Null Hypothesis Testing and Statistical Inference

Null hypothesis tests are used to draw conclusions on the population based on sample data.
The choice of test depends on:
- Number of groups being assessed.
- Underlying distribution of the data.

Many common null hypothesis tests require data to be normally distributed or approximately normally distributed.
A normal distribution is a bell curve where two standard deviations from the mean account for 96% of observations.
Some advanced tests require the variance of data sets to be homogenous, meaning the underlying structure is similar across test scores.
If data is not normally distributed (e.g., skewed data), the reliability and validity of inferences can be impacted.

T-tests are commonly used for basic-level statistical analysis when comparing two groups.
Types of t-tests:
- Independent t-test:
  - Used to assess the difference in test scores of two groups that are stratified non-quantitatively.
  - Example: comparing selected vs. non-selected athletes based on competition status.
- Dependent t-test (paired t-test):
  - Used to determine whether a difference exists between two dependent groups.
  - Observations are contributed from the same participant in each group or testing time point.
  - Example: assessing jump height in the same participants over two different testing sessions (T1 and T2).

When there are multiple testing time points, such as in longitudinal designs, F-tests (ANOVA) are used.
Types of ANOVA:
- One-way ANOVA:
  - Used for independent groups with one grouping factor.
  - Example: assessing differences in bench press 1RM between three competition levels in Rugby League.
- Factorial ANOVA:
  - Used when there is more than one grouping factor.
  - Example: grouping based on competition level and selection status within that level.
- One-way repeated measures ANOVA:
  - Used for multiple dependent measures, i.e., repeated measurements on the same participant across more than two occasions.
- Factorial (two-way) repeated measures ANOVA:
  - Used for more than two groups (e.g., selected vs. not selected) over multiple measurement times.
  - Example: start, mid, and end of the season.

F-tests (ANOVA) indicate if there is a difference between groups but do not specify where that difference lies.
A main effect for a factor (e.g., competition level) indicates a statistical difference exists somewhere among the groups.
Post hoc comparisons are used to determine exactly where the differences lie through pairwise comparisons.
Performing multiple comparisons increases the risk of a Type I error (rejecting the null hypothesis when it's true).
Corrections for Type I error:
- Bonferroni correction: Takes the p-value and divides it by the number of groups.
- HOME (sequentially rejected Bonferroni): Ranks the order of differences to solve for conservatism.
- Tukey test and Scheffé test.
- The researcher decides which correction is most appropriate for the research design.

Used when data does not fit a normal distribution.
Alternatives to t-tests:
- Two-sample Mann-Whitney U test: For assessing two independent groups.
- Wilcoxon Signed Rank test: For paired or dependent data in two time points.
Alternative to one-way ANOVA: Kruskal-Wallis test (for more than two groups).
For more than two factors and two groups:
- Aligned Rank Transformation: Assesses the interaction effect by transforming the data and ranking medians.
For one group in a longitudinal within-participant design: Friedman test.

Null hypothesis tests provide a description that there is a difference between groups or time points on some level.
They are somewhat binary; either there is or isn't a difference based on a statistical outcome.
Statistical outcomes don't always align with practically relevant outcomes.
Small changes in performance can have large effects on competition outcomes, which may not be detected statistically without very large data sets.
Hypothesis tests assess performance change or differences between groups on a group level, not at an individual athlete level.
They don't provide information about the magnitude of the difference.
Tests are heavily impacted by the distribution of the data.
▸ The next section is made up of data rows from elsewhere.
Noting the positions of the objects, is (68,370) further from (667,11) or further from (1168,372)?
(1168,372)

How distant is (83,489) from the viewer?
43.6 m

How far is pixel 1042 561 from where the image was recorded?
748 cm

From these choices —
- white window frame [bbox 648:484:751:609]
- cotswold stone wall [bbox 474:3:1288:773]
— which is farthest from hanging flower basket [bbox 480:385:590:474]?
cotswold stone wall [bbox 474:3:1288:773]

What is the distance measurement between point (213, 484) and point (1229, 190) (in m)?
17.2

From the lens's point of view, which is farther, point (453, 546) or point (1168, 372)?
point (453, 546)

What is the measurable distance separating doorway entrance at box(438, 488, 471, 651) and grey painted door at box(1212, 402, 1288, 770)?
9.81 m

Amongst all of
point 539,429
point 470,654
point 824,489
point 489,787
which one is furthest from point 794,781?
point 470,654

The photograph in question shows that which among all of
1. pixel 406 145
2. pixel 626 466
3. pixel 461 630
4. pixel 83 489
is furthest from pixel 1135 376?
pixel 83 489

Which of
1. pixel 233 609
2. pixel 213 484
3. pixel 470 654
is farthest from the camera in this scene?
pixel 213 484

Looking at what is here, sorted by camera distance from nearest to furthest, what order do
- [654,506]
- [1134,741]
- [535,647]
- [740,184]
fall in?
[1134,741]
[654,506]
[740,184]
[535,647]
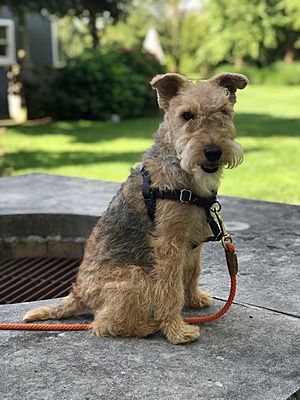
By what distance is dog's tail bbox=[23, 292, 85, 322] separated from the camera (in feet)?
10.8

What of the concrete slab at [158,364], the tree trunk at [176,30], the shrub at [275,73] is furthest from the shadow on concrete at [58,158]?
the shrub at [275,73]

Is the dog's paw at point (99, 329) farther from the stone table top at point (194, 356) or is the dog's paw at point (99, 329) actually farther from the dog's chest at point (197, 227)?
the dog's chest at point (197, 227)

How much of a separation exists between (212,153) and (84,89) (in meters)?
17.9

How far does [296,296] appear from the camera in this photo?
3693mm

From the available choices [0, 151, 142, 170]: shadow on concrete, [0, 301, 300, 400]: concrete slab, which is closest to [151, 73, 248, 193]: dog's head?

T-tests are sensitive to non-normally distributed data.
ANOVA models are somewhat robust to violations of distribution assumptions but are still impacted by large deviations.
The size of the sample impacts the accuracy of statistical outcomes.
Small samples may not be representative of the population, affecting the inferences that can be drawn from the tests and especially increasing the risk of type II errors.